Cuaca tak Memungkinkan, Bimbel Diliburkan, Rumah ‘Simbah’ Jadi Incaran



http://herbal-id.com/wp-content/uploads/2014/02/Tips-Mengatasi-Masalah-Kesehatan-Akibat-Bahaya-Hujan-Abu-Vulkanik.jpgPagi ini, badanku terasa sakit semua, mataku masih berat untuk terbuka, tapi jam yang sudah menunjukkan pukul 5 pagi ini membuatku harus bangun dan segera mengambil air wudhu. Aku pun beranjak dari kasur tinggi dan segera membuka pintu kamar kost. Mataku masih berkedip-kedip sembari berjalan menuju kamar mandi yang berada di sebelah utara kamarku. Aku pun segera mengambil air wudhu dan mulai agak tersadar jika pagi ini terasa tak biasa. Ku tengok langit yang masih terlihat gelap dengan butiran-butiran putih jatuh dari langit, aku pikir hanya debu biasa, aku pun masuk ke kamar dan melakukan munajat kepada Sang Pencipta. 


“Mbak, katanya hujan abu dari gunung Kelud.” Kata adikku saat mataku sedang terfokus pada kitab suci kecil berwarna pink. Aku hanya bisa menanggapi biasa karena aku pikir hujan abu tak akan setebal saat Merapi erupsi. Aku dan adikku pun mulai bercengkrama di dalam kamar tanpa menengok luar yang ternyata sudah tertutup abu, tak berapa lama bunda kost-ku yang rumahnya tepat di depan kamar kostku yang hanya berjarak beberapa meter saja memanggilku dan adikku untuk berlindung di rumahnya. Seperti biasa, aku dijemput oleh anak perempuan pertamanya yang berumur 12 tahun, Kak Izza. 
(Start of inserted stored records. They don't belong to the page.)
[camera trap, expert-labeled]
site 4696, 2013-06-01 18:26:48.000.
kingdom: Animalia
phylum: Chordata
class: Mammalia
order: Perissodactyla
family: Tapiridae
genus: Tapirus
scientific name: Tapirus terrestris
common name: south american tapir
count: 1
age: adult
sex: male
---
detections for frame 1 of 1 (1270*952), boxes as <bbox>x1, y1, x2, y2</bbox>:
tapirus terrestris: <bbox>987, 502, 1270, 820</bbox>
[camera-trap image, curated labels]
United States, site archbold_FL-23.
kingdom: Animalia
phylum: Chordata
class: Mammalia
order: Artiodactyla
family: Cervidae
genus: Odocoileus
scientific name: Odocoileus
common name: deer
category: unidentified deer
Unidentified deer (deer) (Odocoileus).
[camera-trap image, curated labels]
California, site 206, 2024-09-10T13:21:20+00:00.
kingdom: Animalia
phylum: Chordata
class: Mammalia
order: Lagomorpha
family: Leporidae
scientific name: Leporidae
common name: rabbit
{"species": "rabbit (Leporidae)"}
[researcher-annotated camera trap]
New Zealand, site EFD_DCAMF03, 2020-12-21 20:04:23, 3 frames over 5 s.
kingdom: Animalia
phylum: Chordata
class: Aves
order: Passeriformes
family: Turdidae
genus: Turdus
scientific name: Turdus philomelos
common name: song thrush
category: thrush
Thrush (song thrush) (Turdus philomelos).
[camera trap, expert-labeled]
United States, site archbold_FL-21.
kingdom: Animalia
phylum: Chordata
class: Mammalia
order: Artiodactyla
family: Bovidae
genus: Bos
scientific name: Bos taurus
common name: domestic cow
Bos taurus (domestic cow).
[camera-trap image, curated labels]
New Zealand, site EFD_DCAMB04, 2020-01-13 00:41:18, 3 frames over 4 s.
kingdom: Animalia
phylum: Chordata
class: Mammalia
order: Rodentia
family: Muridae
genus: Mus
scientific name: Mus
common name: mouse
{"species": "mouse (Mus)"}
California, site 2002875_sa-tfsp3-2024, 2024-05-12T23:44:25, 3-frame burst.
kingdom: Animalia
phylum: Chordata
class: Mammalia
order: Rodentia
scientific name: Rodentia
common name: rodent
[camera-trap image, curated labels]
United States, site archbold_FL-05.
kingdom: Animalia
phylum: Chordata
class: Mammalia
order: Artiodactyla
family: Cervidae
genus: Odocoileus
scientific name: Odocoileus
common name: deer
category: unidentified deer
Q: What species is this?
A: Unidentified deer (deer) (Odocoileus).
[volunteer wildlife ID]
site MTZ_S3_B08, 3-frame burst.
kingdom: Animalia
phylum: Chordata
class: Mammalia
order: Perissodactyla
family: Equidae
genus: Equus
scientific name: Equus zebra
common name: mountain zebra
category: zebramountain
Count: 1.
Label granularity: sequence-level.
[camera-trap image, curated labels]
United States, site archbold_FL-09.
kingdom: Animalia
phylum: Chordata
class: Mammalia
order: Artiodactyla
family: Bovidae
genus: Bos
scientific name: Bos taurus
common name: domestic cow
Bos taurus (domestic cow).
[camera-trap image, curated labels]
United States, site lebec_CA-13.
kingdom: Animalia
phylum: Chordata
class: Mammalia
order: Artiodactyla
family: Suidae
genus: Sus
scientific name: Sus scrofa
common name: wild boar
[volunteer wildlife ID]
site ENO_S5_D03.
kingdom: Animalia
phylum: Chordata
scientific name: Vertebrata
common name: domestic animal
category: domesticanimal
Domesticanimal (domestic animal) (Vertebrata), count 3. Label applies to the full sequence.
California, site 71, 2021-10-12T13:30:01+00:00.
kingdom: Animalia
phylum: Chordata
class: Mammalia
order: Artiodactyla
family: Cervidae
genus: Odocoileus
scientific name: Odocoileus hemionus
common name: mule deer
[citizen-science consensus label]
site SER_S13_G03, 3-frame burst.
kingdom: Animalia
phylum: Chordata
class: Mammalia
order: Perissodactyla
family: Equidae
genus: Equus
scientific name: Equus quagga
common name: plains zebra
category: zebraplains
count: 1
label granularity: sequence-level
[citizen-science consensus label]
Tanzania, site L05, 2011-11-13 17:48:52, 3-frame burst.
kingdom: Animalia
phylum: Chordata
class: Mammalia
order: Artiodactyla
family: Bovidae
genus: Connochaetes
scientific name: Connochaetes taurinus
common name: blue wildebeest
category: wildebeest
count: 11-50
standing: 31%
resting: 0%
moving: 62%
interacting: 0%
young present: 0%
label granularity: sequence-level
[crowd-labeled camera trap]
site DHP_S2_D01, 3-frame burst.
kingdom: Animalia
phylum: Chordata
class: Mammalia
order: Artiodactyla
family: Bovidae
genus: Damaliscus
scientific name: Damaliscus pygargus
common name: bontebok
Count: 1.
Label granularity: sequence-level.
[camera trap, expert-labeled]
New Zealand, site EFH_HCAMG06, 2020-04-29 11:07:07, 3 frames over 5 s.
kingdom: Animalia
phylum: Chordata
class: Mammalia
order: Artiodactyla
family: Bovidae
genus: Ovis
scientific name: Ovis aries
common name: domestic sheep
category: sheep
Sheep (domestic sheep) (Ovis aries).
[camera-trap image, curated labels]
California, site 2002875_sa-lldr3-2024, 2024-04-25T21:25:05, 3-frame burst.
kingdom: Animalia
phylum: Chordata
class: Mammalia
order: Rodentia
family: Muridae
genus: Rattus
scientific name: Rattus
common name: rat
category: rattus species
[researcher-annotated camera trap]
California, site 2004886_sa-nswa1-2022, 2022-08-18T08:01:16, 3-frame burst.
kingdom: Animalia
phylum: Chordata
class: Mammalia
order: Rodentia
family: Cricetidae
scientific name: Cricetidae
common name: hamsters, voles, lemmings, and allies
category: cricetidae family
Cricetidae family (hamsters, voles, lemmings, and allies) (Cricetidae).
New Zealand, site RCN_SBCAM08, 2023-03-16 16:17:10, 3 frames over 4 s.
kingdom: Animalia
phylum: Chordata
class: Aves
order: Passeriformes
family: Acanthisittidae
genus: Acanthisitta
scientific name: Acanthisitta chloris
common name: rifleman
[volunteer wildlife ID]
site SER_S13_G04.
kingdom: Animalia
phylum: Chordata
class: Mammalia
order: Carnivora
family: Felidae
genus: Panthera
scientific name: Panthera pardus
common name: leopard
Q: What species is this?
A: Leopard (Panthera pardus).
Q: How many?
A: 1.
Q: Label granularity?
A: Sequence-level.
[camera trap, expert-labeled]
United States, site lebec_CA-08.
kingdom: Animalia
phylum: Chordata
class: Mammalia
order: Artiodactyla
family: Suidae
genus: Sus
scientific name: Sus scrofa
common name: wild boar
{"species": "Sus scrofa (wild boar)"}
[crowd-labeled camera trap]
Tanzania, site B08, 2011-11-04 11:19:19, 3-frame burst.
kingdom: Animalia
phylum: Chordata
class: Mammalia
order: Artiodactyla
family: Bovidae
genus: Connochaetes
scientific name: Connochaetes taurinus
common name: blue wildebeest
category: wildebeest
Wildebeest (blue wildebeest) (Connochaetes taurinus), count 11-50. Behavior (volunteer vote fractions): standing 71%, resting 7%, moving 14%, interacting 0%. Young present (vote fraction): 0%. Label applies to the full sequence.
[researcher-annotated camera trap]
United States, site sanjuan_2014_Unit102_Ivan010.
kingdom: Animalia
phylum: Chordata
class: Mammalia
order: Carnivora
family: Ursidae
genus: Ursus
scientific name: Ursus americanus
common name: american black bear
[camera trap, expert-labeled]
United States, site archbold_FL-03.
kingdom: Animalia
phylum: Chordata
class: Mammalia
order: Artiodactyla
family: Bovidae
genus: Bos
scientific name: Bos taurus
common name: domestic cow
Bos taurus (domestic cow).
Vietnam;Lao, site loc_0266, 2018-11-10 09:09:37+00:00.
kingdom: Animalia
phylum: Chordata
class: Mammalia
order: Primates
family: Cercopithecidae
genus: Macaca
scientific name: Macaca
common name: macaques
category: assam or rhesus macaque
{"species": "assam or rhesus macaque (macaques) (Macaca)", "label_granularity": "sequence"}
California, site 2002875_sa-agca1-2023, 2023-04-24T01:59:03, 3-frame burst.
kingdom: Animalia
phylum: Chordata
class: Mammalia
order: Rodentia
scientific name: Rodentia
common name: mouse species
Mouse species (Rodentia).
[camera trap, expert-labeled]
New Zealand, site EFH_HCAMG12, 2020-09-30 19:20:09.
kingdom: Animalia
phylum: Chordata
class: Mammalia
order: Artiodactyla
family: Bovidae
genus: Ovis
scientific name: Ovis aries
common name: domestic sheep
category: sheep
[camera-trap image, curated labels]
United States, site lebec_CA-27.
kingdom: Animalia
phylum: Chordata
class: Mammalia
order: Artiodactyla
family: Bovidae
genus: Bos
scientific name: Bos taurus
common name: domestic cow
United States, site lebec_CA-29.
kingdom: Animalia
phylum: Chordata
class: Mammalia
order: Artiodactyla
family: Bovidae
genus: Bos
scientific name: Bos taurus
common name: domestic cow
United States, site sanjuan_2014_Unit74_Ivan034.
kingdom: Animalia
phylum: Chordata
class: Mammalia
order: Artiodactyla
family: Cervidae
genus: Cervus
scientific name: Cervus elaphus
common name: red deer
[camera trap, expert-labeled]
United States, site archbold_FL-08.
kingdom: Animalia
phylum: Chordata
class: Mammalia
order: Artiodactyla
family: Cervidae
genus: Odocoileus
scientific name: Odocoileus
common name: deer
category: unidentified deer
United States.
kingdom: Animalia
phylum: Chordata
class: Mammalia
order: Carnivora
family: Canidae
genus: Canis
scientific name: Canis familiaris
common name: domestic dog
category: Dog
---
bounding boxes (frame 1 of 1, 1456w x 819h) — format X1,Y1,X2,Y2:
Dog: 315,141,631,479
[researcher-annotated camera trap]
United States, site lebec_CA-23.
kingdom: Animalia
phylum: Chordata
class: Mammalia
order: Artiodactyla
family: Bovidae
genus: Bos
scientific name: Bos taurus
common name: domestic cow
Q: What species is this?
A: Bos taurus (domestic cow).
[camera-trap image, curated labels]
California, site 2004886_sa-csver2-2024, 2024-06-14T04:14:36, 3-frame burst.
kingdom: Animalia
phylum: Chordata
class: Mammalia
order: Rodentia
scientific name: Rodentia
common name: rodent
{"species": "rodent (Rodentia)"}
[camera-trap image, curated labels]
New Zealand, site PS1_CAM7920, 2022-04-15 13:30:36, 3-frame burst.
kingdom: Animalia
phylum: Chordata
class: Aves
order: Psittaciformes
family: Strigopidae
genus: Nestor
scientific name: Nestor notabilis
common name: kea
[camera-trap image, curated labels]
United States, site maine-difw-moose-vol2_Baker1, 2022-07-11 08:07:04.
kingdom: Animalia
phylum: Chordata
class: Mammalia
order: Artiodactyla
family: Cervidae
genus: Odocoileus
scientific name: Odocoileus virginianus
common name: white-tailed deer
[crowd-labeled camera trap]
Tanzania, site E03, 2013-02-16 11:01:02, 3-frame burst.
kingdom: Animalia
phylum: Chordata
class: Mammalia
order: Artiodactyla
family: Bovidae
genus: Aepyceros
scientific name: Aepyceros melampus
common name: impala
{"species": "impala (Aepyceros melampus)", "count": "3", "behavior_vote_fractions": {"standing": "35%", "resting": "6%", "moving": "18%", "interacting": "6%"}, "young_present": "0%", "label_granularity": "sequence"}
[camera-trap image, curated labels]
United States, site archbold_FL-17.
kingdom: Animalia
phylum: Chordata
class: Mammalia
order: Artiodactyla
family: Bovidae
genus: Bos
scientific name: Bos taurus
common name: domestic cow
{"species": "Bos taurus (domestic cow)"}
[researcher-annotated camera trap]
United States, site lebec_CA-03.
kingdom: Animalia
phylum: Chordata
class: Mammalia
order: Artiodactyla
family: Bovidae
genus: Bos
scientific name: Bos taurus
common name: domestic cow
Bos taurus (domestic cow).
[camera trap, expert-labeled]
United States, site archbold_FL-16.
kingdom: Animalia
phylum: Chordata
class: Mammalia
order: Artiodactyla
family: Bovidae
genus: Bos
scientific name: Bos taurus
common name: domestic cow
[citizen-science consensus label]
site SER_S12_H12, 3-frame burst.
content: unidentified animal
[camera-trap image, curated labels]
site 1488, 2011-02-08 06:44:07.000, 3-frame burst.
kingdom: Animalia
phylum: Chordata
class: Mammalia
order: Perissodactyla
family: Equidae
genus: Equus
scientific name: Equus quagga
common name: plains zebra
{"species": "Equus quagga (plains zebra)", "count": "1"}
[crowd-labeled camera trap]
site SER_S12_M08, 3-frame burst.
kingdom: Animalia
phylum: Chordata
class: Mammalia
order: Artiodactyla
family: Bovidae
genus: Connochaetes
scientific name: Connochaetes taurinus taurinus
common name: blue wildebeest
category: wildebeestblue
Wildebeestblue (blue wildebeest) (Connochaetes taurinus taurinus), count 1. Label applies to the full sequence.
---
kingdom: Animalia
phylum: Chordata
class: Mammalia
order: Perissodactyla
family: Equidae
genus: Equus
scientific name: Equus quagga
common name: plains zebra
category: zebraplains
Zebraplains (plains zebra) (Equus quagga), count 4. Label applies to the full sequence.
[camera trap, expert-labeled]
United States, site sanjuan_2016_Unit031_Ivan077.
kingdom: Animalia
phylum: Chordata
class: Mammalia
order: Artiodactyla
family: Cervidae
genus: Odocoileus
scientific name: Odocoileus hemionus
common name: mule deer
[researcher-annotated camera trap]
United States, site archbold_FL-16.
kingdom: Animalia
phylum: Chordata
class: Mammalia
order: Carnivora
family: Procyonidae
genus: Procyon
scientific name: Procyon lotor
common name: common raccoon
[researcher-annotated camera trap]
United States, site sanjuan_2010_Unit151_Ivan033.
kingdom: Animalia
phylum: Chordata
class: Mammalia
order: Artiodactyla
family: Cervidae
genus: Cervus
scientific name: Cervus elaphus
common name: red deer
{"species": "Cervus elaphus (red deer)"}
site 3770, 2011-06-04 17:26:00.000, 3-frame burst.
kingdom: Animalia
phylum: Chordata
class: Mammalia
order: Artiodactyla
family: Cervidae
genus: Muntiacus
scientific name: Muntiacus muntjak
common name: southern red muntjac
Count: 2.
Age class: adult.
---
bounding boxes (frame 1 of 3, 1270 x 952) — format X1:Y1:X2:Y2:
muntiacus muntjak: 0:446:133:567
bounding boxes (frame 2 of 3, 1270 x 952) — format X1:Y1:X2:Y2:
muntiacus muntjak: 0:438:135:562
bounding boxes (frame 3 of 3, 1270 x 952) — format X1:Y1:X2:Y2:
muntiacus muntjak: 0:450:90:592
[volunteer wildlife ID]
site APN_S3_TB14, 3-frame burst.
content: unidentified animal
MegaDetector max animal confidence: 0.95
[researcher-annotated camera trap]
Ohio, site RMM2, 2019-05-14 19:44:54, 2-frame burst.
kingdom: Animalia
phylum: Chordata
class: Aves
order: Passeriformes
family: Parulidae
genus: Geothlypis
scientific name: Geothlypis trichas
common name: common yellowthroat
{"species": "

“Sini aja mbak rame-rame,, kasihan kalo di kamar nanti. Lihat mbak, abunya tebal sekali dan langitnya gelap, kayak pas merapi meletus.” Kata bunda kost yang sudah menganggapku seperti saudaranya sendiri. 
“Wah hujannya kok coklat bunda? Aku mau sekolah bunda, nanti kalo gak sekolah dimarahi bu guru.” Celoteh dek Aisyah, anak bungsu bunda kost yang masih berumur enam tahun dengan potongan rambut mirip Dora.

“Sekolahnya libur dek, bu guru gak bakal marah kok.” Jawabku mencoba menenangkan kegalauannya. #lagisokbijak

“Dulu waktu merapi juga kayak gini, aku masih kecil, trus aku nginep di tempat pak dhe, bla,, bla,, bla,,” Si kecil Aisyah tak pernah berhenti bercerita ini itu.

Bunda kost yang punya usaha katring sudah mulai sibuk di dapur, tak terkecuali Izzah yang selalu tekun dan rajin membantu bunda kesayangannya. Tak berapa lama dua mug besar berisi teh hangat datang, ditambah sepiring kecil rolade sudah tertata rapi diatas nampan. 

“Ini mbak, buat sarapan, di luar gak ada yang jualan makanan lho pagi-pagi.” Sahut bunda dengan senyum ramahnya. 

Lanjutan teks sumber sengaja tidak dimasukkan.